On May 9, 2023, Kessler announced his intention to retire as president and CEO, with an effective date of July 31, 2023, after nearly five years leading the company. In a statement, he noted: "After 18 years as a public company CEO, I have decided that this is the right time for me to retire." Perrigo Board Chairman Orlando D. Ashford credited Kessler with orchestrating the company's transformation into a diversified consumer self-care organization.

==United States Equestrian Federation==
On June 21, 2016, Kessler was elected as the 14th President of the United States Equestrian Federation (USEF) by the USEF Board of Directors at its Mid-Year Meeting in Gladstone, New Jersey, succeeding Chrystine Tauber. He officially took office at the USEF Annual Meeting in January 2017. The position was an unpaid volunteer role. During his tenure, Kessler oversaw significant organizational changes including membership growth from approximately 82,000 to more than 100,000 members, the implementation of Safe Sport compliance programs, the relocation of USEF headquarters, and an improved performance by U.S. teams in international competition. In January 2020, Kessler announced he would not seek a second term, citing his concurrent professional commitments as CEO of Perrigo.
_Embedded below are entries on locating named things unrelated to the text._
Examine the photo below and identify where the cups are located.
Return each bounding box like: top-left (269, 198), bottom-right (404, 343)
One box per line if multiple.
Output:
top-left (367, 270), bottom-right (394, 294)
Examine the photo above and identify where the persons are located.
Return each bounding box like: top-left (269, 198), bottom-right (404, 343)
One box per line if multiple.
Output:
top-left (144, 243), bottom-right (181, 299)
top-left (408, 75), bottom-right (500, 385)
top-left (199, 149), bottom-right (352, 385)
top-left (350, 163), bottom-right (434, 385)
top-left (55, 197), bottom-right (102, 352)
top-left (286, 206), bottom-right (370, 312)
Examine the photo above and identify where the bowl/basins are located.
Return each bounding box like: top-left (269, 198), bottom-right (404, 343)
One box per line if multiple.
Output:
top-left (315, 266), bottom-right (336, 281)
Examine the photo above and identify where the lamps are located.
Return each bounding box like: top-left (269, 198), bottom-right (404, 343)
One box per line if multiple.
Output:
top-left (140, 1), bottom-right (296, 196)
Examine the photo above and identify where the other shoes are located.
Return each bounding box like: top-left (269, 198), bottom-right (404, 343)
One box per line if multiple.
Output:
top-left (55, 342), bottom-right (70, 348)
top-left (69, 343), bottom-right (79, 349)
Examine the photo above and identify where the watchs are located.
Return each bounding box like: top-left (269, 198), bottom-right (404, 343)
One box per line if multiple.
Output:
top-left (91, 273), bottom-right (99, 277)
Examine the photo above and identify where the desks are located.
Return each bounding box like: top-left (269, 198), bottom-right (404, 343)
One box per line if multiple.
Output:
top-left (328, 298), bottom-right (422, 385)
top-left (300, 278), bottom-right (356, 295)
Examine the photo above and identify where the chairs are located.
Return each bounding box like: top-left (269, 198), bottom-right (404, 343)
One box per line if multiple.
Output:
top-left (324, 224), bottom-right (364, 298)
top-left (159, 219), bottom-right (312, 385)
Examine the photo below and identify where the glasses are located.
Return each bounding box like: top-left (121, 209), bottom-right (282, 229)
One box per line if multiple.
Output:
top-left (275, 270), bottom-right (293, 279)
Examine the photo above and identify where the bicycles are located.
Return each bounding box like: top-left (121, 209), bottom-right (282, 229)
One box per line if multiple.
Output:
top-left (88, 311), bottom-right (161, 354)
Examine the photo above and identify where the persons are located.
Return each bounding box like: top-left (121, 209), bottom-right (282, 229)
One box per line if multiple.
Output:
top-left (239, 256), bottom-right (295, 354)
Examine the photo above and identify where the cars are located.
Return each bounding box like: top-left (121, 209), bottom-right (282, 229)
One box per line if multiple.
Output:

His term concluded in January 2021.

==Wellington International==
In October 2024, Kessler was appointed chief executive officer of Equestrian Sports Production, LLC and its affiliated entities, which operate Wellington International, a premier equestrian competition venue in Wellington, Florida.

In March 2026, Wellington International announced the termination of Kessler from his roles at the organization following an internal investigation. Kessler denied the allegations underlying the investigation. His attorney stated: "Murray Kessler strongly denies the allegations against him and will vigorously defend his name and reputation." No criminal charges were filed in connection with the matter.

==Personal life==
Kessler has been an active equestrian competitor for more than four decades, competing in the hunter/jumper disciplines at the national level. His daughter, Reed Kessler, represented the United States as a show jumper at the 2012 London Olympic Games, becoming the youngest equestrian to compete at that edition of the Games. Kessler married Sarah Kessler in 2019.